Try it:
Repeat only the lines below from the one containing "La palabra Estado" through the one containing "El estado civil es la", inclusive, exactly as written.
** Provided data follows **
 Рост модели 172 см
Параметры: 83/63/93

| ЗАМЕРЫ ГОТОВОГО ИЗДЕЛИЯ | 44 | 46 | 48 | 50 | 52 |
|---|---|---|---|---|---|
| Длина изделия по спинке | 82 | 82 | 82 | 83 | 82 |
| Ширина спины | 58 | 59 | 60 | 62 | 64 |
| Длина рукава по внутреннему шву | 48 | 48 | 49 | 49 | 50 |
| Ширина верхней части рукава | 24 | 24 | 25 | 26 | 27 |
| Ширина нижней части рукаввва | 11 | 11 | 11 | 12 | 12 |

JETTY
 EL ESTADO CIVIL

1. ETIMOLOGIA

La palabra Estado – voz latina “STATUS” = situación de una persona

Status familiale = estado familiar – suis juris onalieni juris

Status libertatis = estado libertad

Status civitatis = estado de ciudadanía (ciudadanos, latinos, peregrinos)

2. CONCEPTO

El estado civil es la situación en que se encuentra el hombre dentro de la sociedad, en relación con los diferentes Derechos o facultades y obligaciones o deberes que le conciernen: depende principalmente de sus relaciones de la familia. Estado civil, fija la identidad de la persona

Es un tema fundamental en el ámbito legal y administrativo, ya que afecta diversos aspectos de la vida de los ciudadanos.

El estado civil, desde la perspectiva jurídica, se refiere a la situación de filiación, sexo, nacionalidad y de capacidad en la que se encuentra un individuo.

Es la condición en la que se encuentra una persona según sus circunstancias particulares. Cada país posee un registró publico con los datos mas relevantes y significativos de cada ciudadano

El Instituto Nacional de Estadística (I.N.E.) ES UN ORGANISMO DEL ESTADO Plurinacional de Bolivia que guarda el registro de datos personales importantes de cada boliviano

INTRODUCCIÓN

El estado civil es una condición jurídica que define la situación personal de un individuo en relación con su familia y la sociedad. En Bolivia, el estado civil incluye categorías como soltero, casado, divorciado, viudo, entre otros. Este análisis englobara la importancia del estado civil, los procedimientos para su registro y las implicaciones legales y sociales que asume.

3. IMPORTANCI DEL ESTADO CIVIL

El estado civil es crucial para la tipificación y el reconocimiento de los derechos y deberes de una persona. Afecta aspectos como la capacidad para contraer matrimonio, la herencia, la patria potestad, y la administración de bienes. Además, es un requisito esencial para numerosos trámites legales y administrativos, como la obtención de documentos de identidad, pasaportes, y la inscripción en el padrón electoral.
** End of Provided data **
Solution:
La palabra Estado – voz latina “STATUS” = situación de una persona

Status familiale = estado familiar – suis juris onalieni juris

Status libertatis = estado libertad

Status civitatis = estado de ciudadanía (ciudadanos, latinos, peregrinos)

2. CONCEPTO

El estado civil es la situación en que se encuentra el hombre dentro de la sociedad, en relación con los diferentes Derechos o facultades y obligaciones o deberes que le conciernen: depende principalmente de sus relaciones de la familia. Estado civil, fija la identidad de la persona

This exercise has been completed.